**RECORDS FOR THE EXERCISE:**
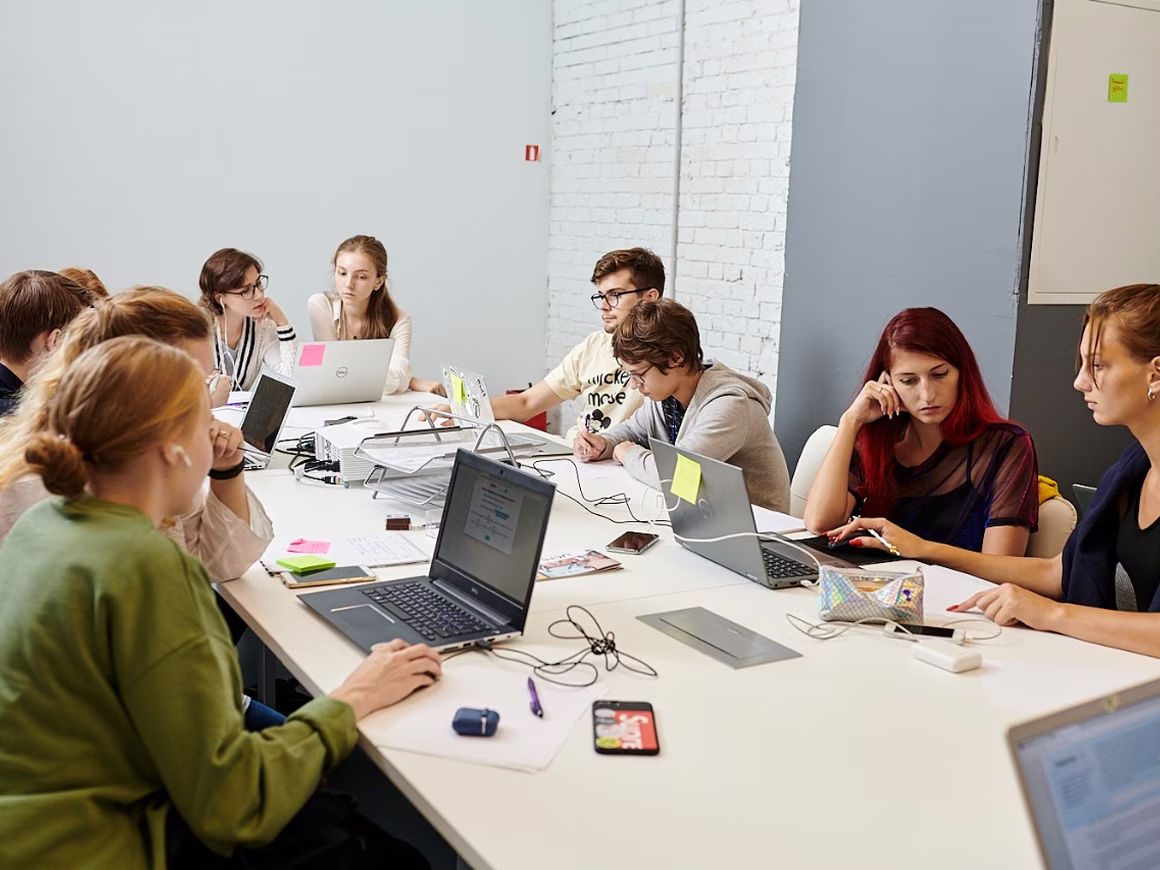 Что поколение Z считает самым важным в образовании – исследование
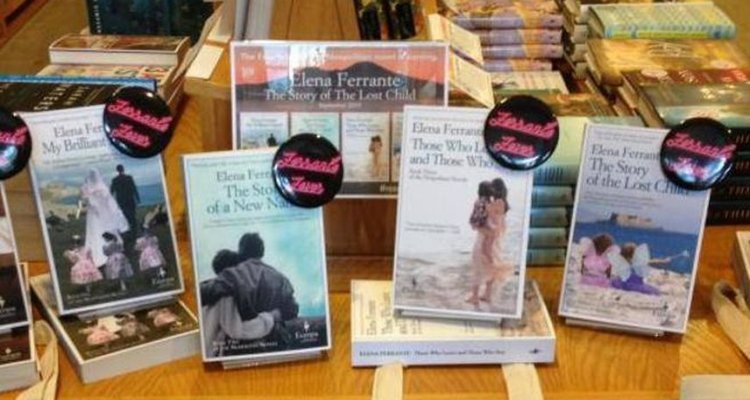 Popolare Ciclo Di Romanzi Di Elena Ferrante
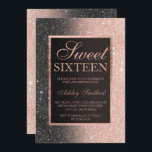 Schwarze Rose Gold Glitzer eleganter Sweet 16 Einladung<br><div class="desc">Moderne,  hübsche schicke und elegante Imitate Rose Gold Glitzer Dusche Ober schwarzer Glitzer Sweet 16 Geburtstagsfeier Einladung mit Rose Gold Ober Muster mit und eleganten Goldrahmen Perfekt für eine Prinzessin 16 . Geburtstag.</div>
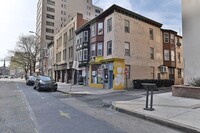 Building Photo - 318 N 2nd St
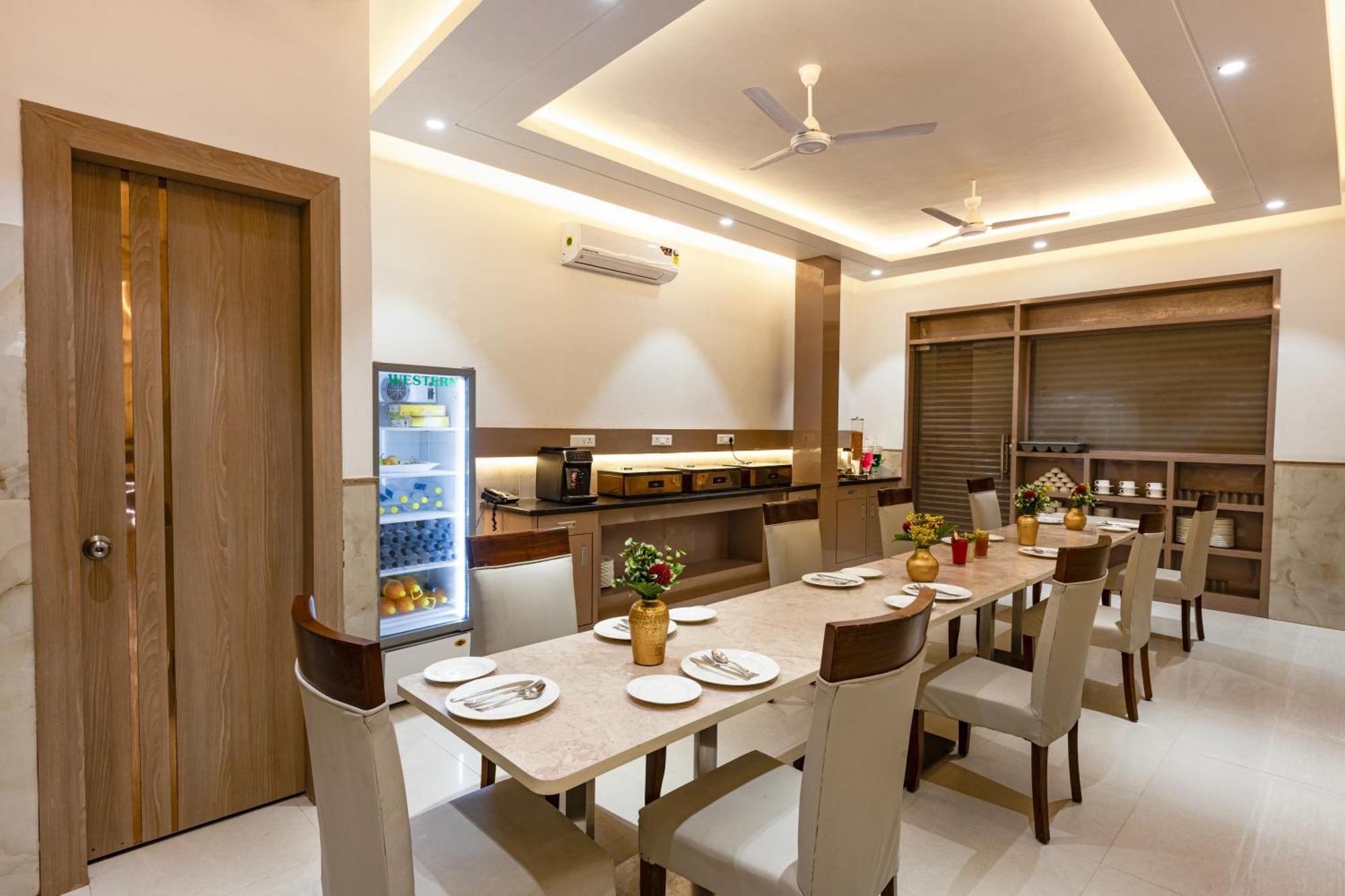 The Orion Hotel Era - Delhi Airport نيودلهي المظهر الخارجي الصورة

* * *

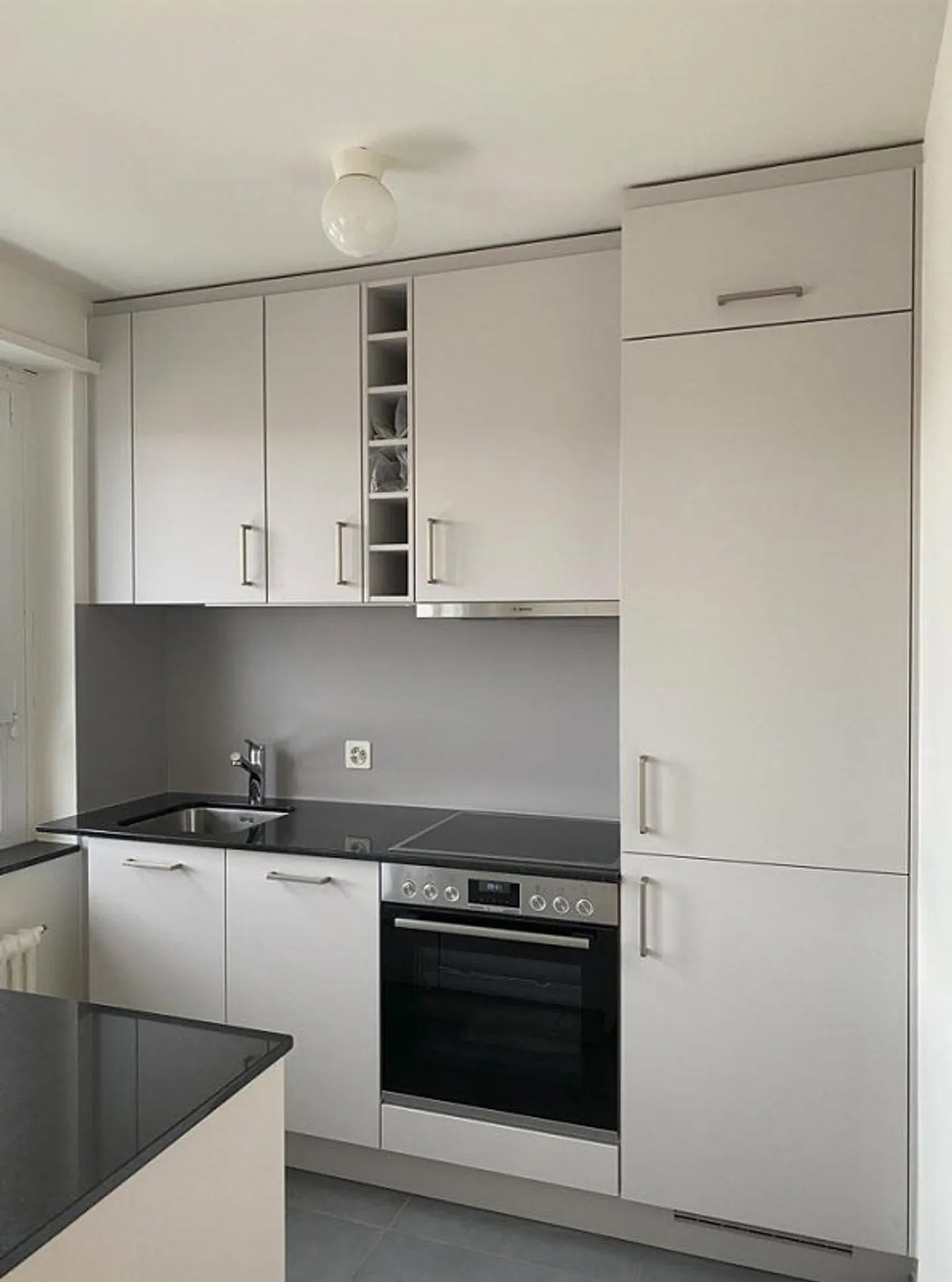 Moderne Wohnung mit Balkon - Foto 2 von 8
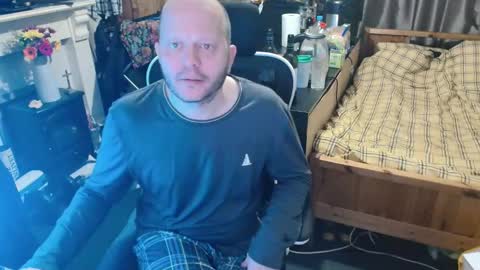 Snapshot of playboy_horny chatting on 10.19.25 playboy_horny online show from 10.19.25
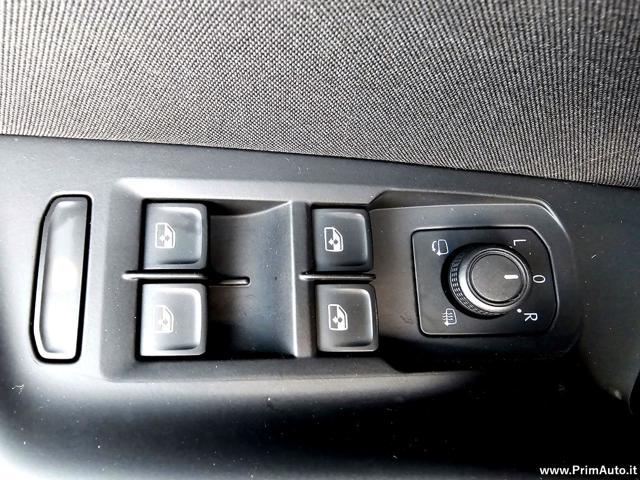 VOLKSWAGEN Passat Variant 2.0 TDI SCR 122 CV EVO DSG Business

**WORK TO COMPLETE:** Set down everything in the listing from the line containing "Moderne Wohnung mit Balkon - Foto 2 von 8" down to the line containing "VOLKSWAGEN Passat Variant", both lines included, copying each line's text word for word and leaving out the pictures.

**FINISHED EXERCISE:**
 Moderne Wohnung mit Balkon - Foto 2 von 8
 Snapshot of playboy_horny chatting on 10.19.25 playboy_horny online show from 10.19.25
 VOLKSWAGEN Passat Variant 2.0 TDI SCR 122 CV EVO DSG Business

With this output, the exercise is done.